**TEXT**
** Begin **
99 Little Known Facts About World History

  1. Aztec communities used an early form of electricity generation, later adopted to power internet message boards

  2. The hamster was brought to Europe by Copernicus

  3. Easter Island was named after its large population of rabbits, which were wiped out in the 1800s, due to the introduction of the shotgun among the native population

  1. Jesus’s flirtation with atheism during his college years very nearly resulted in the complete destruction of all humanity and existence. Luckily his Dad slapped some sense into him at the last minute.

  2. Brigham Young was amazed upon arriving in the valley of the Great Salt Lake to learn that just a few days walk to the north there was a Brigham Young University. He took this as a sign from Moroni that “this is the place”, without which Donny & Marie would have been a brother sister crime syndicate in Cincinatti.
** End **
**WHAT YOU HAVE TO DO**
Extend the list of little-known world history facts, starting after its last entry.

**DATA LISTING**
** Begin **
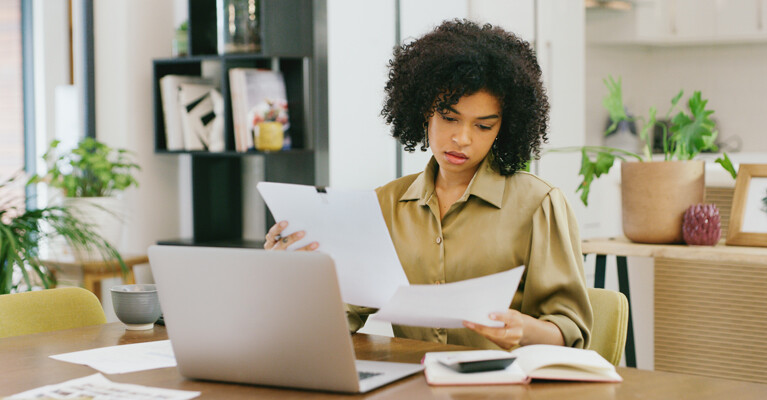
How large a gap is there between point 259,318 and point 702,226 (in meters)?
1.70

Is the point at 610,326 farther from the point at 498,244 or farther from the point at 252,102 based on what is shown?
the point at 252,102

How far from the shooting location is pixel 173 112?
344 centimetres

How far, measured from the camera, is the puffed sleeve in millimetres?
1458

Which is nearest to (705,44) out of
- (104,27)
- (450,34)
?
(104,27)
** End **
**FINAL ANSWER**
  3. In 1691 Puritan friends Obesity Lawrence and Flatulence Goodman, both of Salem, MA, became the first two Goth chicks to be persecuted for their beliefs and religious practices. It was the result of more than 5 years of desperately trying to persecuted for beliefs and religious practices that began with forming the “Indian-White Alliance” chapter in their high school (which got off to a good start when 60 Indians showed up at the first meeting, though ended terribly when they all died of smallpox strains on the T shirts they were given) and then plastering trees and wagons with adhesive placards stating “Meat is Murder!” and “No War For Corn!”
    When arrested for witchcraft early in 1692, both Obesity and Flatulence stated “No! No! Wicca… I don’t know what I was thinking… it was… ooh, I know… it was Goody Proctor and her poppets that made me say I worshiped the Earth mother!”, thus beginning American history’s most famous withcraft hysteria.

  1. The “Mystery Plays” are called such because no one (in their time or this one) had a clue who was writing them, or for what purpose.

  2. The sun, in fact, did set on the British Empire. In response to this fact, the Empire refused to acknowledge the presence of the sun from 1878 to 1923.

  3. In both the German Empire and the Weimar Republic, the office of Chancellor was determined by the results of a horse race.

  1. However, due to errors in the wording of treaties, the sun never set on Berwick-upon-Tweed until 1991, when an appendix to the ceasefire in Iraq removed this embarassing omission.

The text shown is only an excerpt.